> _REQUISITOS DO EXERCÍCIO_
Reproduza o trecho que vai do início dos registros até a linha que contém "How many areas", inclusive, substituindo "chart" por "graph" e mantendo todo o restante sem alteração.

### DADOS DO EXERCÍCIO ###

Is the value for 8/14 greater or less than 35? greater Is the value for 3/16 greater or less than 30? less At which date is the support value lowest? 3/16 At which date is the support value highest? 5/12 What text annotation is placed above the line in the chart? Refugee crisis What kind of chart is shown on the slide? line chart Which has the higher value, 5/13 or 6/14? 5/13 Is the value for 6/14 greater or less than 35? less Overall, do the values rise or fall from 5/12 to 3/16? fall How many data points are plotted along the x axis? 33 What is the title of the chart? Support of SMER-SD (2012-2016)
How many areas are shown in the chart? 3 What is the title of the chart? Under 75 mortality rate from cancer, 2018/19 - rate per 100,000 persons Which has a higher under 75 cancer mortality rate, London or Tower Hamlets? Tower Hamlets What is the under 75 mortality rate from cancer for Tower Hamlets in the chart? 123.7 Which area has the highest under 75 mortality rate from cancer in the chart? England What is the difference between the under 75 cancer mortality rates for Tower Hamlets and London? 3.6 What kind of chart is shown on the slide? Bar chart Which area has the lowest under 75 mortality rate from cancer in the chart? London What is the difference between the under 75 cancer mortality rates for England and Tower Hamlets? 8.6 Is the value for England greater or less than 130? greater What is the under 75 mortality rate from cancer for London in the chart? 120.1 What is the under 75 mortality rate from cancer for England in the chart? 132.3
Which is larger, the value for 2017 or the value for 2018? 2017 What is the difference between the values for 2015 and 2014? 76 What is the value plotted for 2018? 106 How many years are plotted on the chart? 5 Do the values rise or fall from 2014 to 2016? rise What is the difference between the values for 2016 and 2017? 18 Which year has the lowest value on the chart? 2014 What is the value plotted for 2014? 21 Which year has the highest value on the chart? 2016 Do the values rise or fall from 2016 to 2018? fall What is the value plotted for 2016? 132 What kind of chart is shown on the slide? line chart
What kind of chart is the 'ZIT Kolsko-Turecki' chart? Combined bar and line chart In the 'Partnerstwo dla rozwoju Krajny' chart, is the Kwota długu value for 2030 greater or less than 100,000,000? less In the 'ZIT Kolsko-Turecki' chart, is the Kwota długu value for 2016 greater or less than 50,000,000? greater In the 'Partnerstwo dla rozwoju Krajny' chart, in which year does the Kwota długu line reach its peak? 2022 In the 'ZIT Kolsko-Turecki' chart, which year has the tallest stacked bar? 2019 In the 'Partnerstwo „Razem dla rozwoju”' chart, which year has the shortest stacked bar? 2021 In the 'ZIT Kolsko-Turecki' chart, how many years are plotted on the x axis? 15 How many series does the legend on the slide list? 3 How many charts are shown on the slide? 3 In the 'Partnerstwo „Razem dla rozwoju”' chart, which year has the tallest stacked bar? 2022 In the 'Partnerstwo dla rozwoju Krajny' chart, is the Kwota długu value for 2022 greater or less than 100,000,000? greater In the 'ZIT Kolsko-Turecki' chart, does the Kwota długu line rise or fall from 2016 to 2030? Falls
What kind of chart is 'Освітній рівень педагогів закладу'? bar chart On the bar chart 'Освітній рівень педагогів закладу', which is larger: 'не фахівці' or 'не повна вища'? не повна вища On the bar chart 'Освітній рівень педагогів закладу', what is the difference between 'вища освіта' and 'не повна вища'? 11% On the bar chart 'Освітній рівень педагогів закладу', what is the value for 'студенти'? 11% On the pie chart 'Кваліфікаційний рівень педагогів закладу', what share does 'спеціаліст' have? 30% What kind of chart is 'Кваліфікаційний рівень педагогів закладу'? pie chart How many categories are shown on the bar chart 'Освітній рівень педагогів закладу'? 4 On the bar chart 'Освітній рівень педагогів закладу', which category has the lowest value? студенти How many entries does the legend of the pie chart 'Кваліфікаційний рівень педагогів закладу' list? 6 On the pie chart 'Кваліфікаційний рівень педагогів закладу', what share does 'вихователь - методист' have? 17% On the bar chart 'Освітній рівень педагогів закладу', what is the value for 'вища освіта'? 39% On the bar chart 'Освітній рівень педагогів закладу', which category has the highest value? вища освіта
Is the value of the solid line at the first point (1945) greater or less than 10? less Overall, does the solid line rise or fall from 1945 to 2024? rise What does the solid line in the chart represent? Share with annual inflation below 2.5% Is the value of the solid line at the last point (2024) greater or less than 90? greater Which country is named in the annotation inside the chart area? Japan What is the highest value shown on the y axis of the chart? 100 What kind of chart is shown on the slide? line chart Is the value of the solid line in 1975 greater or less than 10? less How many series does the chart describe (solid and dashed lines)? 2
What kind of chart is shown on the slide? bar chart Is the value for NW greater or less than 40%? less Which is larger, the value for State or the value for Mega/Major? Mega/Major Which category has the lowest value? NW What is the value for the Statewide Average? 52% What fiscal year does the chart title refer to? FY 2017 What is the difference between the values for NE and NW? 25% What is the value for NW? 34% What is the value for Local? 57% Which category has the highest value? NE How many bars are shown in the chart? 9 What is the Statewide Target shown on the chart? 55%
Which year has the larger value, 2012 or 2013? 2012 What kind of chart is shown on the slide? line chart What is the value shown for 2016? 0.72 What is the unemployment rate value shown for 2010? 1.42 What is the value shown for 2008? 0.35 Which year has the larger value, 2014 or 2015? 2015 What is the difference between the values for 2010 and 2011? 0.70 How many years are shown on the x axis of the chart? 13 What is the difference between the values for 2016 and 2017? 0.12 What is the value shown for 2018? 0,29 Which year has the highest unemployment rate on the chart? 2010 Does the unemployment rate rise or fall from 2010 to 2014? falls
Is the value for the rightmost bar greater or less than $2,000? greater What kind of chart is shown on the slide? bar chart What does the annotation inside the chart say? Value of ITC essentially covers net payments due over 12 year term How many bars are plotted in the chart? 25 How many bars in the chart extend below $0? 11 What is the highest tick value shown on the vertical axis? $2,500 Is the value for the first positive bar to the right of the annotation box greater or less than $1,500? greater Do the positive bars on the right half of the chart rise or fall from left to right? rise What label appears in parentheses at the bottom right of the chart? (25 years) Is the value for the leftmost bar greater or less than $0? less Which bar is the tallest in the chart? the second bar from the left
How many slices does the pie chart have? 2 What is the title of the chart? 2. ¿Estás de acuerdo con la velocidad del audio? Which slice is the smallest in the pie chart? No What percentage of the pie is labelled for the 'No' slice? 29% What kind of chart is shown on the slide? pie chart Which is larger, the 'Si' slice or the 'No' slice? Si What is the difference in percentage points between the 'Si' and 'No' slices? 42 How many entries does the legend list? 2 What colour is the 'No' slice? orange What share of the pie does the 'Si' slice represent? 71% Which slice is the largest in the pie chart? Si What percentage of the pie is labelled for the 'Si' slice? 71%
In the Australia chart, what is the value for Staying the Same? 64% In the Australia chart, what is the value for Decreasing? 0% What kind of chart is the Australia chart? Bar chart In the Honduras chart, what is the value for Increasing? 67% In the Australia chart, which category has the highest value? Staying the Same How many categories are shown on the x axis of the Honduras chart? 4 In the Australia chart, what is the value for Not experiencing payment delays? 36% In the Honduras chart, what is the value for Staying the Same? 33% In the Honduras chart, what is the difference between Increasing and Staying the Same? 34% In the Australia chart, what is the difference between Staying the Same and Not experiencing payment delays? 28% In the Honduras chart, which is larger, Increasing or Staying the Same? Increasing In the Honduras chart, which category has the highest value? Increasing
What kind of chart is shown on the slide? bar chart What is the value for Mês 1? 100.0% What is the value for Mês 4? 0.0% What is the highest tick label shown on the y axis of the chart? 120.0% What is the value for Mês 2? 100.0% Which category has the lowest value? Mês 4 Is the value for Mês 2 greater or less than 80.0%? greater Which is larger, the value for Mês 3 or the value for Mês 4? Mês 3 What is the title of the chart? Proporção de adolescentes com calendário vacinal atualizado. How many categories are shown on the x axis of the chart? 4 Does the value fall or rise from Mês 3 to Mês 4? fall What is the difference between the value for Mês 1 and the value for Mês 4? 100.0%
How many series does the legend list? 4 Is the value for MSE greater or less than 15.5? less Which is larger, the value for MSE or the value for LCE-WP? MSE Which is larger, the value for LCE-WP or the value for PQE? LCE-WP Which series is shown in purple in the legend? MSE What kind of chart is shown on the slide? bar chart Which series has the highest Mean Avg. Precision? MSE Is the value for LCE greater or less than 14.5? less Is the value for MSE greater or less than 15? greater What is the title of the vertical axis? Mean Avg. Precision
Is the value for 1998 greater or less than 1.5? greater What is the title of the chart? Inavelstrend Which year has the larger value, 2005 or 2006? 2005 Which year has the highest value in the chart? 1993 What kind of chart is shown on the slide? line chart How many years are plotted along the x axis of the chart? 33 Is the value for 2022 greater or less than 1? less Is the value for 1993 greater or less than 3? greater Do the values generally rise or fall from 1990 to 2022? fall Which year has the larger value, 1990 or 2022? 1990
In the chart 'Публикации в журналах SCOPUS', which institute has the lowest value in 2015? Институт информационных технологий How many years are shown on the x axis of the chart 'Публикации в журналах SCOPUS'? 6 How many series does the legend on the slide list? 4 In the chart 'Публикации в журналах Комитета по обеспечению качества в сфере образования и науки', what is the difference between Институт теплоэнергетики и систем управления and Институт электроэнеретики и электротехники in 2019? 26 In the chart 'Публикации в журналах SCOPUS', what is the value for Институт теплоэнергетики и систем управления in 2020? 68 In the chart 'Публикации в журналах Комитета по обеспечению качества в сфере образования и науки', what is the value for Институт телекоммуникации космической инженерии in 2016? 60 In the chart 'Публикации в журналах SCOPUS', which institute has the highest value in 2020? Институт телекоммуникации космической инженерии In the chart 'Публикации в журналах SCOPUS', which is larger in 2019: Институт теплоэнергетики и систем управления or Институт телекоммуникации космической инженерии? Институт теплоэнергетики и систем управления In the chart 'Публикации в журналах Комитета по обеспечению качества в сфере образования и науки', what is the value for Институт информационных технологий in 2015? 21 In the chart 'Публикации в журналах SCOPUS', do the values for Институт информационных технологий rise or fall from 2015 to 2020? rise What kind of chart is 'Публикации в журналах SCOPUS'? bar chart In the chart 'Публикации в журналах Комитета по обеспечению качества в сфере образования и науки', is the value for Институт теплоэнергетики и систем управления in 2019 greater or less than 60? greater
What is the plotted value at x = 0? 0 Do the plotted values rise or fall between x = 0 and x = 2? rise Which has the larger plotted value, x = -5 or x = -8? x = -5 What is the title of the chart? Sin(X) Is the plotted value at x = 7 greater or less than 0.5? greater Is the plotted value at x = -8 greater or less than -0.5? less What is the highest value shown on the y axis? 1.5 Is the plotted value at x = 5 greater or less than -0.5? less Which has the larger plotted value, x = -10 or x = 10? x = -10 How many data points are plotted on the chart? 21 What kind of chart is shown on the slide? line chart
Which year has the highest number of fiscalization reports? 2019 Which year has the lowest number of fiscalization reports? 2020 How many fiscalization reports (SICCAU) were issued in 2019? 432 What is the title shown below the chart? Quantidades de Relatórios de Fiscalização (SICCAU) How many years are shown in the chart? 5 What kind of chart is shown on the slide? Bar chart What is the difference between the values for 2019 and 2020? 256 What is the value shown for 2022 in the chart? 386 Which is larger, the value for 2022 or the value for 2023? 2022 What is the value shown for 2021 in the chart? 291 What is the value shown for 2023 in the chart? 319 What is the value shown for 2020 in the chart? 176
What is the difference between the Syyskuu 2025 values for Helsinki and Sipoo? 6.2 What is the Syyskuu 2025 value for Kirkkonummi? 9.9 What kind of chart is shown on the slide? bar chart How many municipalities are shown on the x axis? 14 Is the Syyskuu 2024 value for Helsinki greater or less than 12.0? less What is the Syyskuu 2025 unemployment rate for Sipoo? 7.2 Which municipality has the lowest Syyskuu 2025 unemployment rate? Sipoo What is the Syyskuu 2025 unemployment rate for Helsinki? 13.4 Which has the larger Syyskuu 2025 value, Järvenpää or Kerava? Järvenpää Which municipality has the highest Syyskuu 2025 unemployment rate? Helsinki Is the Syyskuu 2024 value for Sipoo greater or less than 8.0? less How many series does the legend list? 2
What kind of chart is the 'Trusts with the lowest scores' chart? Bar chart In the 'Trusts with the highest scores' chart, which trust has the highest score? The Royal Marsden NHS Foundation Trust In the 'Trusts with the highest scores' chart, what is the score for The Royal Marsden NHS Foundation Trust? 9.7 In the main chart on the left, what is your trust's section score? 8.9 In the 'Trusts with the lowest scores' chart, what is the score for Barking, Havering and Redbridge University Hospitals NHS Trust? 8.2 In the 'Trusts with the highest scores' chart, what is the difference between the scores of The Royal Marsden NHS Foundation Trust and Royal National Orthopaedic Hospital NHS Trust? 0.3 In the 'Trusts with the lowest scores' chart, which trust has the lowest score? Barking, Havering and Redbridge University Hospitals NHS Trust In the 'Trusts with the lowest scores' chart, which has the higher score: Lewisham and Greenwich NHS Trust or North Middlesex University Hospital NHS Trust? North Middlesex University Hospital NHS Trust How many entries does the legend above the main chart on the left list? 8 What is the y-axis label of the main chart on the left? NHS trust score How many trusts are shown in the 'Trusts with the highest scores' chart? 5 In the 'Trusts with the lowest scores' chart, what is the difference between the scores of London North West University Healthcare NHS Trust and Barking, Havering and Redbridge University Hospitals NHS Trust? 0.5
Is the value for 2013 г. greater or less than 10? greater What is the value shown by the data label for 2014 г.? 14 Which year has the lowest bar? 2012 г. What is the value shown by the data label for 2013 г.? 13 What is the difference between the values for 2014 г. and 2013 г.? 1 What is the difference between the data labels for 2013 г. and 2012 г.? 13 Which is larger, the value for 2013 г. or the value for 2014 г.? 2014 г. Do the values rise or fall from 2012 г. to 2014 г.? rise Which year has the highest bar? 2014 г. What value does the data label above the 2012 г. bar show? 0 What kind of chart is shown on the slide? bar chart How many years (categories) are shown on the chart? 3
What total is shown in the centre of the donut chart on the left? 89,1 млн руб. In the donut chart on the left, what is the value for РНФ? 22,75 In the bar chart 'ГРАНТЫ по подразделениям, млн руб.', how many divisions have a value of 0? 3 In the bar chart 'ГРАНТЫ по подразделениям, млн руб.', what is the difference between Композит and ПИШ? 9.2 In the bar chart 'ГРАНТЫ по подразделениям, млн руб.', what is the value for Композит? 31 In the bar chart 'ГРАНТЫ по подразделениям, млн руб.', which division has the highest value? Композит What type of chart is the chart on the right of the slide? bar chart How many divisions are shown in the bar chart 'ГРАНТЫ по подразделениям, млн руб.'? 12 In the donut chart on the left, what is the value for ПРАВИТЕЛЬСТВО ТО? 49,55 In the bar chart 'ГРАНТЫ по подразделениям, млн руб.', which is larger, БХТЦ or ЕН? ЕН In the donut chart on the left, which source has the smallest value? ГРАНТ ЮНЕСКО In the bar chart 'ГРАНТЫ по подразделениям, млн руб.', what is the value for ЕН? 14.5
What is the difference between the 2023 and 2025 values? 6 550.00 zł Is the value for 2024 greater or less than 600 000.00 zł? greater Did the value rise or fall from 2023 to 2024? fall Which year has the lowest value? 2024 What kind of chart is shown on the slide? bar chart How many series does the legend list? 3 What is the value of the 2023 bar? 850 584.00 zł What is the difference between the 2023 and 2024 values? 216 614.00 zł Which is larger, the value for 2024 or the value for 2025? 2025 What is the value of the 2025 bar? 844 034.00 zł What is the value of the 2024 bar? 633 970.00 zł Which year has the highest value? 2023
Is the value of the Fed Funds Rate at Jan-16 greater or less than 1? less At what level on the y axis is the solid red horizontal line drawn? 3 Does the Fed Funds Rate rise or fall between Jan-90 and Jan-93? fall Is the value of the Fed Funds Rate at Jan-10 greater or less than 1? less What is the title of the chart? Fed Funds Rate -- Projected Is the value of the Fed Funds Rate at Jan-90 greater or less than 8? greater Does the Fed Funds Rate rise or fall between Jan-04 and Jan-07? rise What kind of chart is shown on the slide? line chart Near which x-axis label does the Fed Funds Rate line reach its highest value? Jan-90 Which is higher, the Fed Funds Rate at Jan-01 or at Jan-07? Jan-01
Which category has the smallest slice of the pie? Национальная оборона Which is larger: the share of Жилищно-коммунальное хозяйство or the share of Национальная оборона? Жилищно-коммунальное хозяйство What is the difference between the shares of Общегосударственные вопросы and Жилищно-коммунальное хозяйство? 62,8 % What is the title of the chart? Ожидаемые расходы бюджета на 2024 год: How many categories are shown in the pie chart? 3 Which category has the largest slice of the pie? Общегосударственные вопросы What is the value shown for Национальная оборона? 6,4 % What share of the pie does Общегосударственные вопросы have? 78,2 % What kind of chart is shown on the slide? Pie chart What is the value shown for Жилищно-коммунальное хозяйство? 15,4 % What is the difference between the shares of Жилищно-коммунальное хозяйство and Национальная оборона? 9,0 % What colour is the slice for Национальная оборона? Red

###

> _ÁREA DE RESPOSTA_
Is the value for 8/14 greater or less than 35? greater Is the value for 3/16 greater or less than 30? less At which date is the support value lowest? 3/16 At which date is the support value highest? 5/12 What text annotation is placed above the line in the graph? Refugee crisis What kind of graph is shown on the slide? line graph Which has the higher value, 5/13 or 6/14? 5/13 Is the value for 6/14 greater or less than 35? less Overall, do the values rise or fall from 5/12 to 3/16? fall How many data points are plotted along the x axis? 33 What is the title of the graph? Support of SMER-SD (2012-2016)
How many areas are shown in the graph? 3 What is the title of the graph? Under 75 mortality rate from cancer, 2018/19 - rate per 100,000 persons Which has a higher under 75 cancer mortality rate, London or Tower Hamlets? Tower Hamlets What is the under 75 mortality rate from cancer for Tower Hamlets in the graph? 123.7 Which area has the highest under 75 mortality rate from cancer in the graph? England What is the difference between the under 75 cancer mortality rates for Tower Hamlets and London? 3.6 What kind of graph is shown on the slide? Bar graph Which area has the lowest under 75 mortality rate from cancer in the graph? London What is the difference between the under 75 cancer mortality rates for England and Tower Hamlets? 8.6 Is the value for England greater or less than 130? greater What is the under 75 mortality rate from cancer for London in the graph? 120.1 What is the under 75 mortality rate from cancer for England in the graph? 132.3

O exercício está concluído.